With every sluggish step he took, he could feel something deep beneath his breastplate actively grinding together a wet, unnatural shifting of bruised or splintered bone that sent white-hot spikes of electricity radiating directly into his spine.
The simple act of expanding his chest to draw in oxygen had become a grind. He couldn't manage anything more than shallow, rapid-fire gasps, and even those felt exactly like inhaling a handful of glass.
At this point, Henry's throat was so thick with blood he didn't think he could even force himself to speak to trigger the system restart.
There were just two cobras left. He was going to see it through to the end, no matter what that meant.
He tried to cut a sharp angle to distance himself, but his body finally betrayed him. The ruined center of gravity from his dead left arm, the absolute lack of oxygen, and the suffocating exhaustion all peaked at once. His boot slipped on a patch of wet stone.
Henry crashed hard onto his back.
He couldn't get up. His muscles completely refused to fire. He just lay there as the final two cobras violently converged on him. They reared back simultaneously and lunged, one snapping its jaws directly toward his face, the other aiming a lethal bite squarely at his exposed torso.
Despite the imminent, inescapable danger, the panic vanished.
All thought ceased. The cavern fell dead silent. He didn't think about his broken arm, his crushed ribs, or his failing lungs. He just moved.

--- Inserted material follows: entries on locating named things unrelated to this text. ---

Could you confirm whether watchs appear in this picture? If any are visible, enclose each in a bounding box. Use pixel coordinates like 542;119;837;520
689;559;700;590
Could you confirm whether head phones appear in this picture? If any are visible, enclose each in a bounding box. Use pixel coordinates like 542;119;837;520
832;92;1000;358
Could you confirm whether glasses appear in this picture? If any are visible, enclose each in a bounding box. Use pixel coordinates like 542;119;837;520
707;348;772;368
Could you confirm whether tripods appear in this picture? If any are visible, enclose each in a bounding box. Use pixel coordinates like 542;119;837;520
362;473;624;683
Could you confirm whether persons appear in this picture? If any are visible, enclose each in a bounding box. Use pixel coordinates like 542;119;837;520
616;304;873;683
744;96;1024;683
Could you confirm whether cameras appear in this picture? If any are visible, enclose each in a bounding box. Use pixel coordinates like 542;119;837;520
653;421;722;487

Lying flat on his back, Henry perfectly shifted his hips. He launched his right boot upward in a perfectly timed kick, slamming his heel directly into the underside of the jaw of the cobra diving for his torso, violently redirecting its bite.
In the exact same millisecond, he smoothly brought his right arm up, sweeping his sword in a flawless, horizontal arc that cleanly decapitated the cobra diving for his face.
The kicked cobra writhed on the stone floor, its jaw shattered, hissing in pain.
Henry gave it no time to recover. Still lying on his back, he gripped his sword, wound his arm back, and threw his sword like a throwing knife. It spun through the air and buried itself perfectly between the thrashing serpent's eyes.
The final cobra dissolved into blue light.
Henry didn't see it fade. The exact second the sword left his hand, the last thread holding his consciousness together snapped, and the cavern went completely black.